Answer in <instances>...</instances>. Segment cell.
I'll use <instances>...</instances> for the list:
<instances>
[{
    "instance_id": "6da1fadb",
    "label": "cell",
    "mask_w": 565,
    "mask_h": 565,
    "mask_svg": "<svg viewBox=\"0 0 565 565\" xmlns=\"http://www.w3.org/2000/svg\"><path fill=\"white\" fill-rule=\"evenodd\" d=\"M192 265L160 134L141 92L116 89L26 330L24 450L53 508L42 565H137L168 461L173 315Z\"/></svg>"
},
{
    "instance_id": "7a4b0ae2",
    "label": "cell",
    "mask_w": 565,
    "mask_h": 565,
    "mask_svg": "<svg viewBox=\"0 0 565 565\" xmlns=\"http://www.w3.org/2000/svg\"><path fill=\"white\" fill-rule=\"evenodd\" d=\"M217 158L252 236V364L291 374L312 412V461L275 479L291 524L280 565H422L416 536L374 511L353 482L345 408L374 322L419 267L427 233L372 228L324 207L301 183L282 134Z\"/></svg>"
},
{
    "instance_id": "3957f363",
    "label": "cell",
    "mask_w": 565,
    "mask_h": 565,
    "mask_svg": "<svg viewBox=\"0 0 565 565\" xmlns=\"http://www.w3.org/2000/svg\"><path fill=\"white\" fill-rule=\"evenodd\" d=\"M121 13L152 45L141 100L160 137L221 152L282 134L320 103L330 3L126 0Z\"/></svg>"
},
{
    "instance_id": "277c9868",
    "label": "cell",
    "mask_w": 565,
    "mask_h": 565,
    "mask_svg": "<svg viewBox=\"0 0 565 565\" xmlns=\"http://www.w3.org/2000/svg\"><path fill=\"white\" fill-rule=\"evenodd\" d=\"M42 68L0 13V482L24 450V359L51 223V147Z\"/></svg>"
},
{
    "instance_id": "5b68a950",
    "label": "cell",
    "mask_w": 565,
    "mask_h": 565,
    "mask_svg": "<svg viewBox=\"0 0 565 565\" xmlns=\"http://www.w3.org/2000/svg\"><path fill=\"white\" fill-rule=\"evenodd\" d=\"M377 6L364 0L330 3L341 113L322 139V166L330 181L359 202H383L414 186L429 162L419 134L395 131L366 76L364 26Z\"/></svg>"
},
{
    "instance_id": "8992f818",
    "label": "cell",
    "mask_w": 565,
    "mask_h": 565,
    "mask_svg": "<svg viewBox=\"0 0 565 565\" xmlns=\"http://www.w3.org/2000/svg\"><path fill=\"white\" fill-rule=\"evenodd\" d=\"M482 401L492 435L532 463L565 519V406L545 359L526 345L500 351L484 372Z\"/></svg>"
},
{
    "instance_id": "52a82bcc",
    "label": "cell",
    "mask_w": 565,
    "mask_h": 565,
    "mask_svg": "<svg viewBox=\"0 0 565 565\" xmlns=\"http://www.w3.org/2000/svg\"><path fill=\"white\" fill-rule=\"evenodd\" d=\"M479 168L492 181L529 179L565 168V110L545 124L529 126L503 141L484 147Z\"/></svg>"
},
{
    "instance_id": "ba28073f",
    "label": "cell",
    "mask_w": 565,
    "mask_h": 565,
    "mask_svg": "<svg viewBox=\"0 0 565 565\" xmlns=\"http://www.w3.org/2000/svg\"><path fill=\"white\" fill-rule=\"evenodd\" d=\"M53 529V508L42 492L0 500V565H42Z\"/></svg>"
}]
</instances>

┄┄┄┄┄┄┄┄┄┄

# AIM
Count how many lines in the entries above contain the string "instances", matching case exactly. Reply with the number alone.

# RESULT OF THIS TASK
4